» Dataset
* * * * * * *

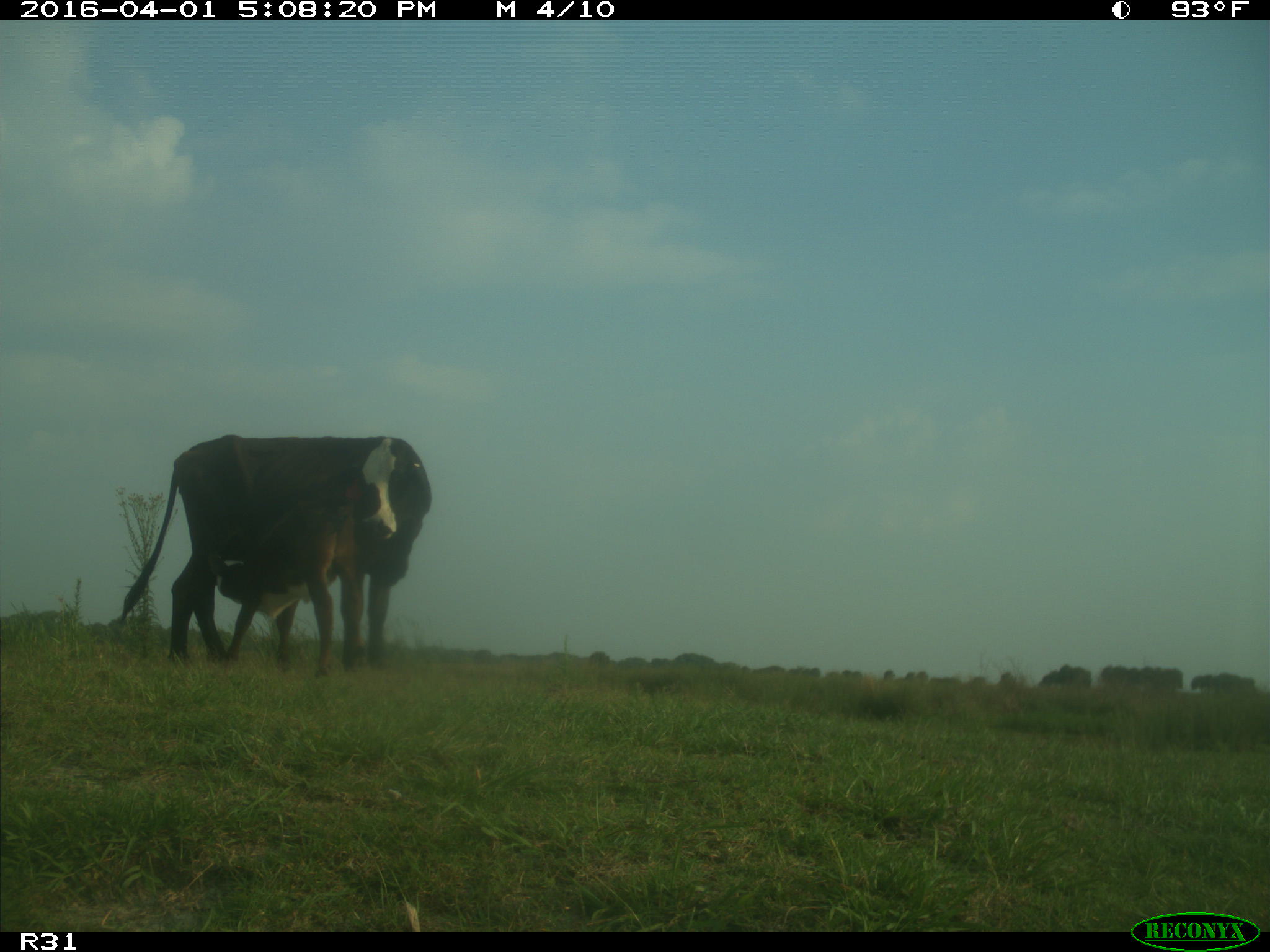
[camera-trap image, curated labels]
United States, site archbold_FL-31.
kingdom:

* * * * * * *

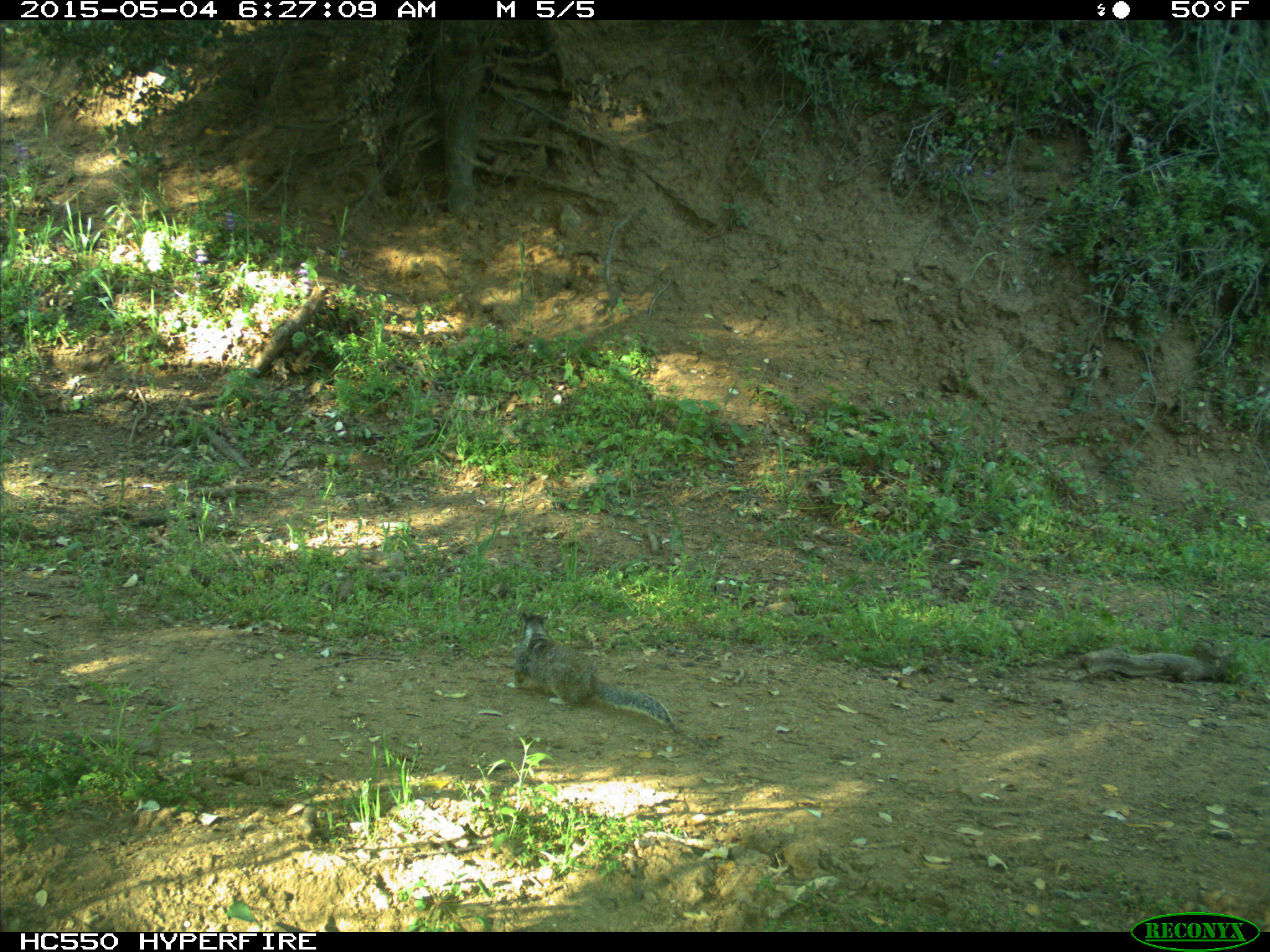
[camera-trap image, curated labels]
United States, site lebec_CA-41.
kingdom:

* * * * * * *

» What you are asked to do
Please show, exactly as written, every line above that contains the word "States".

» Result
United States, site archbold_FL-31.
United States, site lebec_CA-41.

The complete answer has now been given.